Joe Bob Briggs says ‘check it out,’ but maybe you’d be better off to chuck it out

Truth in advertising is a curious concept.
The purpose of advertising is to present a product in its best light, presumably so that people will buy or rent it. That means overlooking any shortcomings the product might have. Which means being less than honest. Which, essentially, is lying.

Truth in advertising, then, is a contradiction of terms.
Until now, that is. For there is one series of video releases that lives up to its name in every possible sense. It’s called “The Sleaziest Movies in the History of the World.”

Presented by that arbiter of offbeat aesthetics, drive-in movie critic Joe Bob Briggs, three of the “Sleaziest Movies” will be available Thursday. And, yes, they may feature violence, nudity and trashy plots -- but that’s the good news.
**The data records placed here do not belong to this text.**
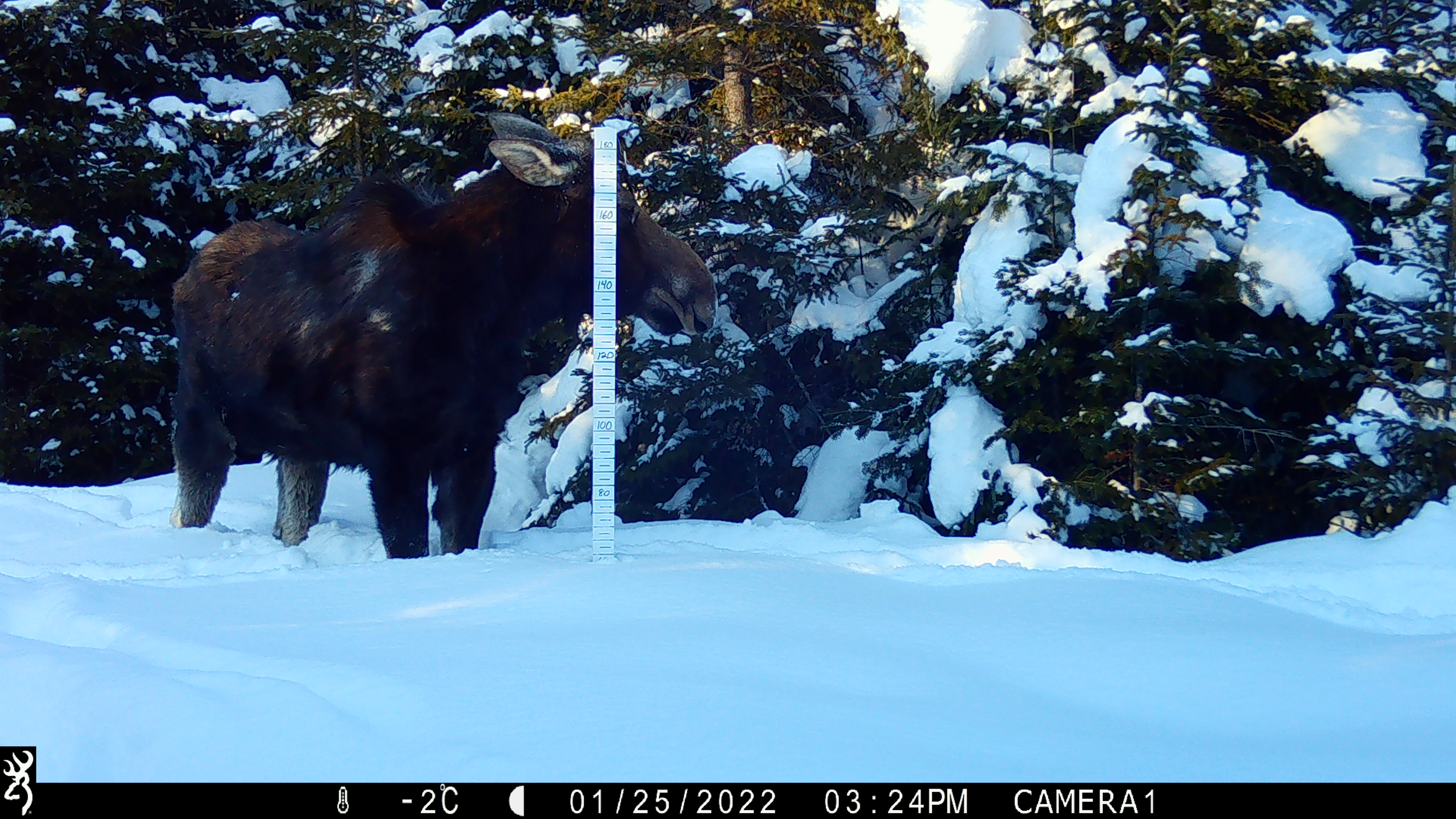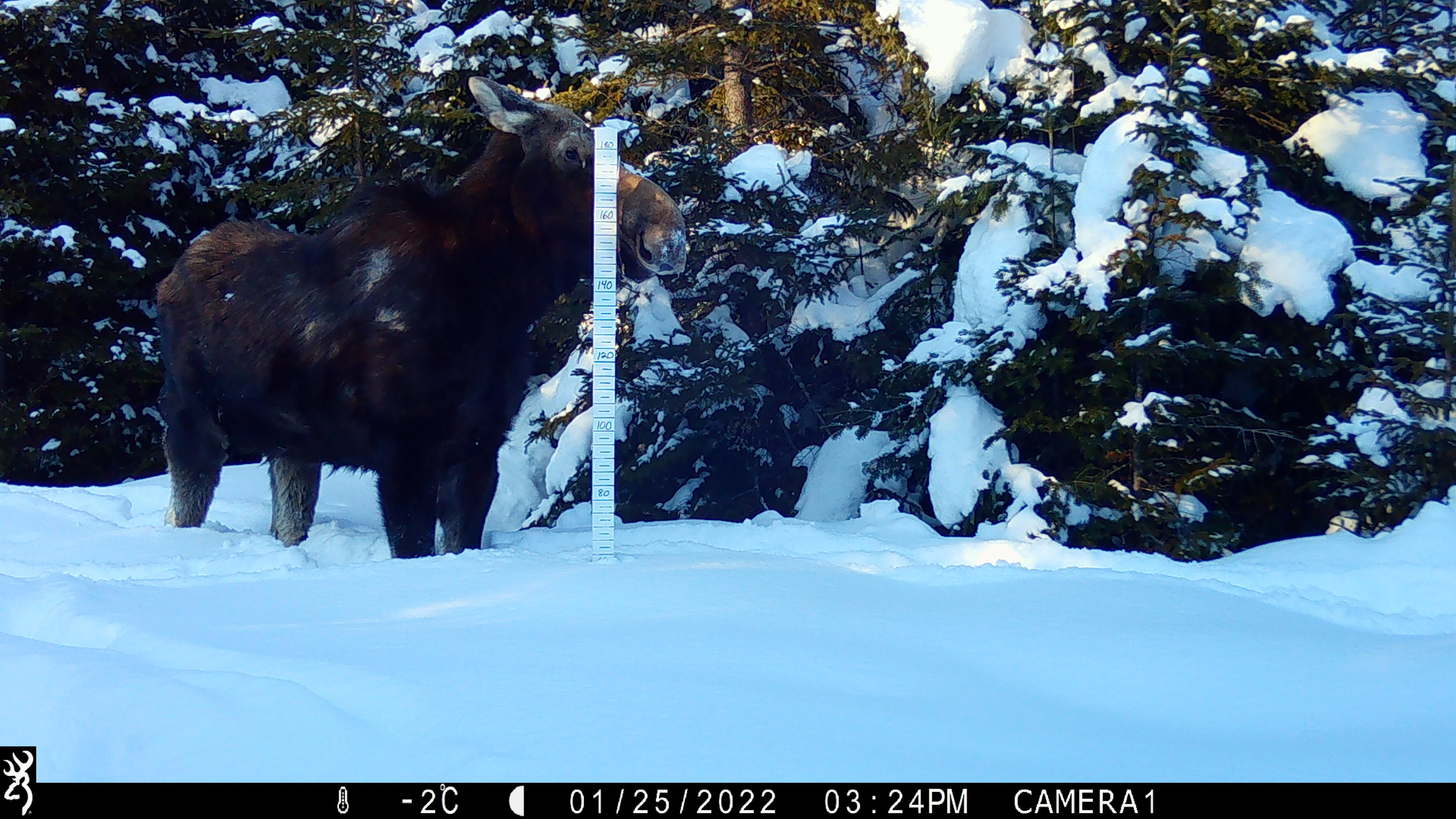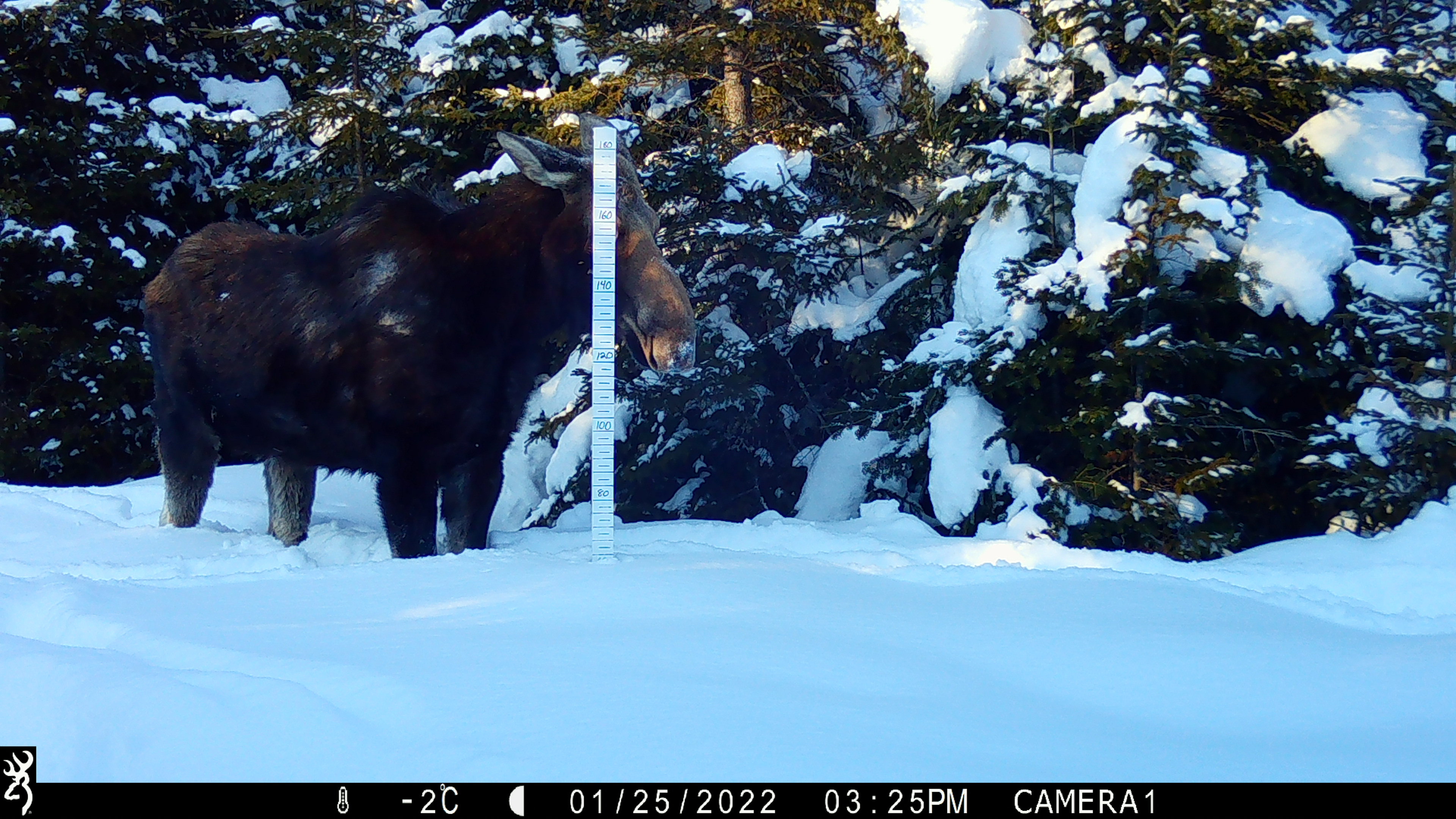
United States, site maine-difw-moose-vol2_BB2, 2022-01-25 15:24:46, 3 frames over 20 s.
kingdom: Animalia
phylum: Chordata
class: Mammalia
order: Artiodactyla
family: Cervidae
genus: Alces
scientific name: Alces alces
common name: moose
Two of the films -- “Bad Girl’s Go to Hell” (1965) and “Deadly Weapons” (1970) -- were directed by Doris Wishman, one of the few women directors to make a name in the male-dominated field of exploitation films. “Deadly Weapons” star Isreali burlesque queen Zsa Zsa -- also known, appropriately enough , as Chesty Morgan and/or Rusty Russell -- who uses her biggest assets to defeat a gang of mobsters.
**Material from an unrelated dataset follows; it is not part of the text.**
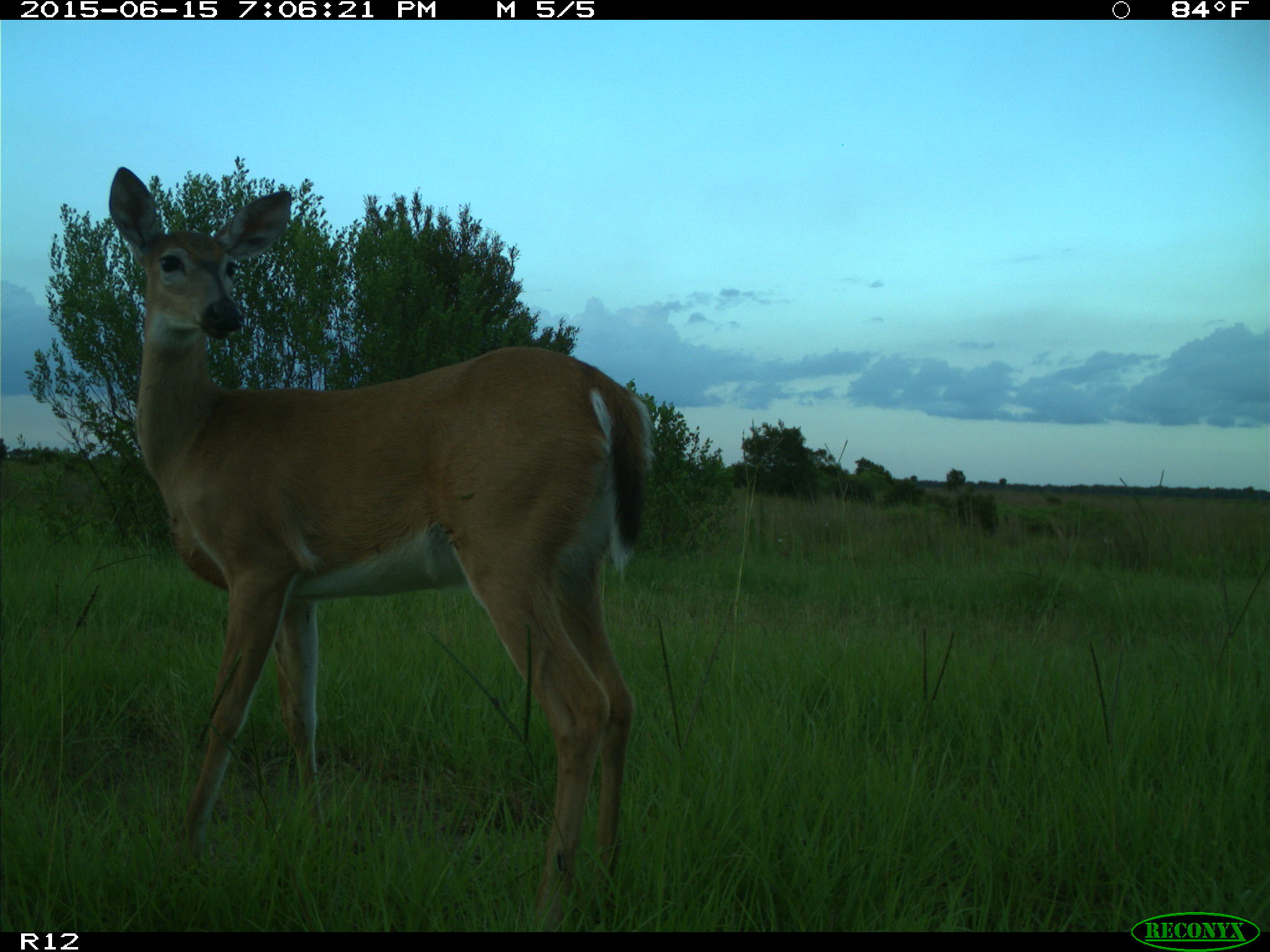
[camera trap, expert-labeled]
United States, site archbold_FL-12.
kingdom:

The other, “She-Devils on Wheels” (1968), was directed by Hershell Gordon Lewis, the infamous maker of such gore classics as “2,000 Maniacs” and “Blood Feast” and other exploitation shockers as “Suburban Roulette” and “This Stuff’ll Kill Ya.”

Come to think about it, that last title is pretty appropriate. This stuff may not kill ya, but it might cause you to go blind. Or at least wish that you were. Not only are the films’ themes in questionable taste, but the production values fail to display a single scintilla of talent by anyone involved -- not by directors, screenwriters, cinematographers nor actors.

But, then, that’s the draw. It’s entertaining, in a sick sort of way, to watch something this bad. And it’s educational too.